We would initially receive from our API, a request to modify a specified user. An initial ChangeCustomerInformationById message would be sent on the Bus.
The User microservice is listening for those messages on the Bus, it catches it and processes the request.
After successfully updating its record, the User microservice publish a new message called CustomerInformationUpdatedById which is then, picked-up by two other microservices that are interested in that type of message.
The Orders and Shipping microservices listened for the CustomerInformationUpdatedByIdmessage. They will change some information on the affected orders and shipments. They do not need to publish another message afterward, but they could if we wanted other microservices to listen for those kinds of updates.

By using Event Sourcing, we can easily decouple our services. It makes it very easy to add new services without having to wire anything (other than the message bus).

However, now that you are listening for messages, it may get a lot more complicated code-wise to keep track of who is listening for what, so make sure you have a good strategy for managing and dealing with those messages!

Aggregators

You will notice on the picture above the addition of an Aggregator Microservice.

Does this mean I need to query EVERY microservices each time I need to retrieve an object structure that is composed of the result of multiple microservices?

Fear not, that is why you have Aggregators.
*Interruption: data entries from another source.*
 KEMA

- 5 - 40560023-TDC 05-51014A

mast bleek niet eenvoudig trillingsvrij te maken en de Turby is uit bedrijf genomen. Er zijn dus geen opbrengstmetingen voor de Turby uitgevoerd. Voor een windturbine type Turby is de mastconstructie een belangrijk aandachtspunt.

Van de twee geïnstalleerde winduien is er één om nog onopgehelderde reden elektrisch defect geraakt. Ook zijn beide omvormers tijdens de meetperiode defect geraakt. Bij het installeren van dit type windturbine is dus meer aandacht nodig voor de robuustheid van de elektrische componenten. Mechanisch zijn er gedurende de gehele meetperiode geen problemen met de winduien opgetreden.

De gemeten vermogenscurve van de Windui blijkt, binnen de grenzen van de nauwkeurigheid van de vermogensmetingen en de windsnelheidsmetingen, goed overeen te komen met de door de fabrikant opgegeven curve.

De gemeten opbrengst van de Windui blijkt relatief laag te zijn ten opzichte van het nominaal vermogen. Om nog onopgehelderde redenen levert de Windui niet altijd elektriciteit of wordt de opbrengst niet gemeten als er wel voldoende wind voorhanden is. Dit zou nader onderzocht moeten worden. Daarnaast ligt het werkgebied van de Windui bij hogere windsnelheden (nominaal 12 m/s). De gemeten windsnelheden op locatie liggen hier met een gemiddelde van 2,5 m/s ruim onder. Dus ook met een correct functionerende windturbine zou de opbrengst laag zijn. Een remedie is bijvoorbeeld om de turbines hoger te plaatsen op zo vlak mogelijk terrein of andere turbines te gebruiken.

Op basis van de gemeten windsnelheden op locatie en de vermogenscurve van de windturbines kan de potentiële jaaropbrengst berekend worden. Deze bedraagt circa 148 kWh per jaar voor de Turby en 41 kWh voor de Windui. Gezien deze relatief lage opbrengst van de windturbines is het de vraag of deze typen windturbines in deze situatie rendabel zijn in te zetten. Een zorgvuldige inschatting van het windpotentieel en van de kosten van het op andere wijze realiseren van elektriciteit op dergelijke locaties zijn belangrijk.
You can build a simple microservice whose sole purpose is to query other microservices when it starts, and populate a cache, which will contain data in a different structure, ready to be served (with most-likely, aggregated object from the different microservices).

An example would be, to have the list of Orders by Customer. The aggregator could store all orders by customers by querying both Microservices and gather what is needed to deliver the information immediately when asked for.
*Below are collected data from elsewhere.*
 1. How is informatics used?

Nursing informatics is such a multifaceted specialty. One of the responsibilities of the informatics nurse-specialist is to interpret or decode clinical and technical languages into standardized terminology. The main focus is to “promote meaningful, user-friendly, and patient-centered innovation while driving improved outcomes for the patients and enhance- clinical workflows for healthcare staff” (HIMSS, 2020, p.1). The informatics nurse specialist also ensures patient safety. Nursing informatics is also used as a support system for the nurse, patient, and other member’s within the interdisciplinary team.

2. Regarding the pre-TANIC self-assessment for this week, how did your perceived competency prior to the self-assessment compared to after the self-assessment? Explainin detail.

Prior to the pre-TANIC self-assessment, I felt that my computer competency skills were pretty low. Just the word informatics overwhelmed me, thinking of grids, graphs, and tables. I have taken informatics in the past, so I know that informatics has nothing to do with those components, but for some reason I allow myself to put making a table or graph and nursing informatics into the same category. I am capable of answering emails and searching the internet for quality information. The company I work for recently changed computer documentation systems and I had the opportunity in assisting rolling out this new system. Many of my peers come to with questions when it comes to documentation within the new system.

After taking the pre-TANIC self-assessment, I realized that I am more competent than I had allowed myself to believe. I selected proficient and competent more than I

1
Your aggregator would also be Subscribedon the Message Bus, listening for messages that change the data. Therefore, he would immediately update itself as well when there is a mutation, so you can keep it up to date (eg. A new order is added to the Order microservice, the Aggregator will then also add that order to his list).

The only issue with the Message Bus implementation is consistency. There is a slight delay between the update performed on the microservice and the cache update on the aggregator. So you have to deal with Eventual-Consistency again, meaning that for a very short period, your Aggregator will return old data that has already been updated on your other microservice.
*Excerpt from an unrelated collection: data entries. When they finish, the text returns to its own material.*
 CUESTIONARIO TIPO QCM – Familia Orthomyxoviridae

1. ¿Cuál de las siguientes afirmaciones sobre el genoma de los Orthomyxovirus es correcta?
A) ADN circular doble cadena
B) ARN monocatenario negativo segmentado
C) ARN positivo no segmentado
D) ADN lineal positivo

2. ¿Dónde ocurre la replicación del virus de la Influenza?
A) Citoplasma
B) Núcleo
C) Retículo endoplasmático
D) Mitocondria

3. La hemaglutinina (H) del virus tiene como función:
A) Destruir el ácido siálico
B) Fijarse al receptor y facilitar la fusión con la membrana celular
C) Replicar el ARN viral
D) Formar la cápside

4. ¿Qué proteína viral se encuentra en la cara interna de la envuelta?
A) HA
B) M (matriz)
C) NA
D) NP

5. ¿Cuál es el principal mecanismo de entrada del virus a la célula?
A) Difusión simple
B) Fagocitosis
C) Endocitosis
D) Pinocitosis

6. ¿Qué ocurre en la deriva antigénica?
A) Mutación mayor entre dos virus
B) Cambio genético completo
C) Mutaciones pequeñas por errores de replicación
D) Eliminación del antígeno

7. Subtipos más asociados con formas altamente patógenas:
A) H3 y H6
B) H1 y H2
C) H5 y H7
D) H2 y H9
If you absolutely need strong consistency, then you should not use an aggregator microservice and make sure any request for that particular case is directly sent to the microservice responsible for that query.

It will be less efficient in terms of performance, but you get strong consistency, which is the trade-off in this scenario.

Closure Notes

It is more important now than ever to rethink your architecture choices.

Users are the one driving usage of a product, and if your product is slower, unresponsive or maybe it’s in Maintenance mode every other day and it happens that you have this new competitor that does not have theses issues, you might find yourself with a customer base leaving your product for them.

It may seem trivial to you. “It’s just a couple minutes down, no one will bother”, but what do you think your users are potentially doing while it’s down?

➡️ Yes, if they are frustrated (Which they might be), they could be shopping around while it’s down for alternatives.

Remember that the way you want to store data is usually not the way you want to consume it. The beauty of microservices is that you can focus on the right way to store data, and then have a proper data view or aggregator that serve the data in the way you want to consume it.

Your front-end devs are happy with a clear and easy to consume API
Your back-end devs are happy with a proper datastore, that can update easily over time for each single microservice

I hope this will serve as your first step into microservices and have you reconsider or talk to your colleague how your current infrastructure is thought. Who knows, maybe it’s due for a little refresher?